Your task — Copy the material below word for word, keeping every line the same.

________________________

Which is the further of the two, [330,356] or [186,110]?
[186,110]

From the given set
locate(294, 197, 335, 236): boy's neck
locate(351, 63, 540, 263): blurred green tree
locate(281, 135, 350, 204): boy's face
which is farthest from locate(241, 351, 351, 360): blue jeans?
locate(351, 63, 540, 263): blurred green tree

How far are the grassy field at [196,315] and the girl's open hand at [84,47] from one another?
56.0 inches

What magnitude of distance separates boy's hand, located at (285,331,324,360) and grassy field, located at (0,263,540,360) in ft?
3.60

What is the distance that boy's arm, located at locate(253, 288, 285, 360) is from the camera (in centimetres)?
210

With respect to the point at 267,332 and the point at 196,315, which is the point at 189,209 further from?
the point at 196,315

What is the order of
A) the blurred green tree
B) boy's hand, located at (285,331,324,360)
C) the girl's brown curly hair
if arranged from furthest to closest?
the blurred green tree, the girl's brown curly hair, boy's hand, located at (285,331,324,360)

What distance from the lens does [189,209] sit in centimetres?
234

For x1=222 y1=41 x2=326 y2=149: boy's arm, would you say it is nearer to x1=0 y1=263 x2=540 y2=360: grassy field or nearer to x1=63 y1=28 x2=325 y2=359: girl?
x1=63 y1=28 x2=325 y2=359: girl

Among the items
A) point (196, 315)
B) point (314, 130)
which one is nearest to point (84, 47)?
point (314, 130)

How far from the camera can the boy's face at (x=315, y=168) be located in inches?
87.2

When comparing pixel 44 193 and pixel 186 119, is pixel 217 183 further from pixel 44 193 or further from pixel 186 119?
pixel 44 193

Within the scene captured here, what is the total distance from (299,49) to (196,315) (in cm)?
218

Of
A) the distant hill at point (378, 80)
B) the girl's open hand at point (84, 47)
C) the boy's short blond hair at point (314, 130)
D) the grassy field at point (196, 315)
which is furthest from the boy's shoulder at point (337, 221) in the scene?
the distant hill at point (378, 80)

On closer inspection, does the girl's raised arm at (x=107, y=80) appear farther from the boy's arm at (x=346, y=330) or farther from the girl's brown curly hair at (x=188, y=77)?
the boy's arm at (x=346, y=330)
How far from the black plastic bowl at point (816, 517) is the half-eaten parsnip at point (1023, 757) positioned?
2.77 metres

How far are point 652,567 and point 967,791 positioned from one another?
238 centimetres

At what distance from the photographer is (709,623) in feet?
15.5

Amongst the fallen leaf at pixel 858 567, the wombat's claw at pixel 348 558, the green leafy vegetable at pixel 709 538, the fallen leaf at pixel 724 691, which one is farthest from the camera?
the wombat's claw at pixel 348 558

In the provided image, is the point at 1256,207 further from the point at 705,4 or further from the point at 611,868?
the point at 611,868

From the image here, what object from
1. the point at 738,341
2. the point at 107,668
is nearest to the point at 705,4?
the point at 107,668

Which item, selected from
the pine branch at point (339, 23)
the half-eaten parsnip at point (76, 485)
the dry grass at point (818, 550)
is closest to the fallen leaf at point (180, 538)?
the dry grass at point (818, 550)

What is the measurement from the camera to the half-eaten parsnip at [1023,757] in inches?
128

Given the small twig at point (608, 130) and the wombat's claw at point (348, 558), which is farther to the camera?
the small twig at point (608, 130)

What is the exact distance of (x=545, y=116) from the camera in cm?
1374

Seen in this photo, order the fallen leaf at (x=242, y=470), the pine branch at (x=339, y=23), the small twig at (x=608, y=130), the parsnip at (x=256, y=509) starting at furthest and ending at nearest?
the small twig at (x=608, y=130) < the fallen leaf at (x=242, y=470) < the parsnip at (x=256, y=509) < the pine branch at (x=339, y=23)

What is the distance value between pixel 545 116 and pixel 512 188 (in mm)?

________________________

Exercise solution —
Which is the further of the two, [330,356] or [186,110]?
[186,110]

From the given set
locate(294, 197, 335, 236): boy's neck
locate(351, 63, 540, 263): blurred green tree
locate(281, 135, 350, 204): boy's face
which is farthest from locate(241, 351, 351, 360): blue jeans?
locate(351, 63, 540, 263): blurred green tree

How far are the grassy field at [196,315] and the girl's open hand at [84,47] from one another?
56.0 inches

What magnitude of distance separates boy's hand, located at (285,331,324,360) and grassy field, located at (0,263,540,360) in ft?
3.60

What is the distance that boy's arm, located at locate(253, 288, 285, 360) is from the camera (in centimetres)?
210

With respect to the point at 267,332 and the point at 196,315, which is the point at 189,209 further from?
the point at 196,315

What is the order of
A) the blurred green tree
B) boy's hand, located at (285,331,324,360)
C) the girl's brown curly hair
if arranged from furthest to closest?
the blurred green tree, the girl's brown curly hair, boy's hand, located at (285,331,324,360)

What distance from the lens does [189,209] sit in centimetres?
234

For x1=222 y1=41 x2=326 y2=149: boy's arm, would you say it is nearer to x1=0 y1=263 x2=540 y2=360: grassy field or nearer to x1=63 y1=28 x2=325 y2=359: girl?
x1=63 y1=28 x2=325 y2=359: girl

Among the items
A) point (196, 315)
B) point (314, 130)
which one is nearest to point (84, 47)?
point (314, 130)

How far from the camera can the boy's face at (x=315, y=168) be located in inches?
87.2

When comparing pixel 44 193 and pixel 186 119, is pixel 217 183 further from pixel 44 193 or further from pixel 186 119?
pixel 44 193

Within the scene captured here, what is the total distance from (299,49) to (196,315) (in cm)?
218

Of
A) the distant hill at point (378, 80)
B) the girl's open hand at point (84, 47)
C) the boy's short blond hair at point (314, 130)
D) the grassy field at point (196, 315)
which is furthest from the boy's shoulder at point (337, 221) in the scene?
the distant hill at point (378, 80)

On closer inspection, does the girl's raised arm at (x=107, y=80) appear farther from the boy's arm at (x=346, y=330) or farther from the girl's brown curly hair at (x=188, y=77)?
the boy's arm at (x=346, y=330)
How far from the black plastic bowl at point (816, 517) is the half-eaten parsnip at point (1023, 757) positioned?
2.77 metres

How far are point 652,567 and point 967,791 positioned from one another?
238 centimetres

At what distance from the photographer is (709,623) in feet?
15.5

Amongst the fallen leaf at pixel 858 567, the wombat's claw at pixel 348 558, the green leafy vegetable at pixel 709 538, the fallen leaf at pixel 724 691, which one is farthest from the camera?
the wombat's claw at pixel 348 558

In the provided image, is the point at 1256,207 further from the point at 705,4 or further from the point at 611,868?
the point at 611,868

From the image here, what object from
1. the point at 738,341
2. the point at 107,668
is nearest to the point at 705,4?
the point at 107,668

Which item, selected from
the pine branch at point (339, 23)
the half-eaten parsnip at point (76, 485)
the dry grass at point (818, 550)
is closest to the fallen leaf at point (180, 538)?
the dry grass at point (818, 550)

What is the measurement from the camera to the half-eaten parsnip at [1023,757] in inches?
128

Given the small twig at point (608, 130) and the wombat's claw at point (348, 558), which is farther to the camera?
the small twig at point (608, 130)

What is the exact distance of (x=545, y=116) from the camera in cm?
1374

Seen in this photo, order the fallen leaf at (x=242, y=470), the pine branch at (x=339, y=23), the small twig at (x=608, y=130), the parsnip at (x=256, y=509) starting at furthest and ending at nearest?
the small twig at (x=608, y=130) < the fallen leaf at (x=242, y=470) < the parsnip at (x=256, y=509) < the pine branch at (x=339, y=23)

What is the distance value between pixel 545 116 and pixel 512 188 (in mm)?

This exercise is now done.